Lo ha scritto il cardinale Walter Kasper, presidente emerito del Pontificio Consiglio per la Promozione dell’Unità dei Cristiani, nel testo “Il vangelo della famiglia” con il quale ha aperto, per volontà di Papa Francesco, il concistoro straordinario sulla famiglia lo scorso febbraio.

Deve essersi sentito investito di cotanta responsabilità Don Mimmo Parlavecchia, parroco della chiesa di San Rocco a Bari, che ha avuto una trovata di marketing macabro-goliardica. E che se non fosse un suo prodotto integrale sarebbe un’uscita alla Conte Mascetti: una foto di sei becchini che sorreggono una cassa funebre all’ingresso in chiesa accompagnata dalla scritta “Non aspettare di essere portato a messa. Vieni tu stesso”. E poi sotto, a pennarello rosso la scritta fatta a mano: “Ti aspetto da vivo! Don Mimmo”.

La fotoUna provocazione, una eccellente trovata di marketing, una genialata a tutti gli effetti direbbero i creativi, che ha animato in città un discreto dibattito fra fedeli e che ha coinvolto –  come riferisce oggi la Gazzetta del Mezzogiorno che ha dato in esclusiva la notizia da cui Resto al Sud ha tratto le immagini – anche i parroci di altre chiese. Tutti concordi nell’affermare il dilagante disimpegno nei confronti delle funzioni liturgiche, nonostante questo Papa abbia riavvicinato molte anime alla Chiesa.

Don Mimmo ci tiene a sottolineare che la sua parrocchia è molto frequentata ma che vorrebbe che lo fosse anche da quanti finisce per conoscere – si fa per dire – solo da morti. Il suo è un invito all’ “aldiqua” nella sua parrocchia prima dell’ “aldilà”, perché una vita di fede non può limitarsi alla messa di un funerale ma deve invece arricchirsi dell’eucarestia domenicale, se non altro almeno partecipando alla messa. I sacramenti “Non solo suppongono la fede ma la nutrono, la irrobustiscono e la esprimono”, come si legge nel Concilio Vaticano II.

“Tra la dottrina della chiesa e le convinzioni vissute da molti cristiani si è aperto un abisso”, scrive ancora Kasper, che passerà alla storia per la sua timida apertura – che non poche riflessioni ha stimolato – alla concessione dell’eucarestia ai divorziati risposati. La parola “abisso” dice tutto. Evoca distanze difficili da colmare con più fronti aperti, ultimi i matrimoni omosessuali, le adozioni di queste coppie, il proliferare dei divorzi, questioni roventi come le definisce lui.

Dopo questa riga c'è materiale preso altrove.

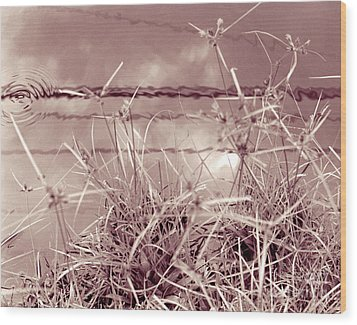 Wood Print featuring the photograph Reflections 1 by Mukta Gupta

Il suo scritto è la punta di diamante degli smottamenti teologico-dottrinari che stanno accompagnando la chiesa “ospedale da campo” del nuovo pontefice. Tanto da far ipotizzare a qualcuno che il Sinodo della Famiglia possa trasformarsi in un Vaticano III.

Il Kasper pensiero dilaga e al di là delle dispute fra conservatori e progressisti, pur sottolineando che la dottrina non cambia e che le novità riguarderebbero solo la prassi pastorale, non resta che constatare che il paradigma di Papa Francesco, la sua cifra altamente innovativa, abbia dato vita ad una serie di fughe in avanti, di quel cardinale o di quel parroco, in nome della misericordia di Dio. Tanti piccoli azzardi evangelici, accomodamenti progressivi a fin di bene per riavvicinare il popolo alla cristianità ed ai suoi precetti prima ancora che valori, ricominciando proprio dalle parrocchie. Dove è sempre meglio, per dirla con Don Mimmo, entrare più spesso da vivi prima che definitivamente da morti.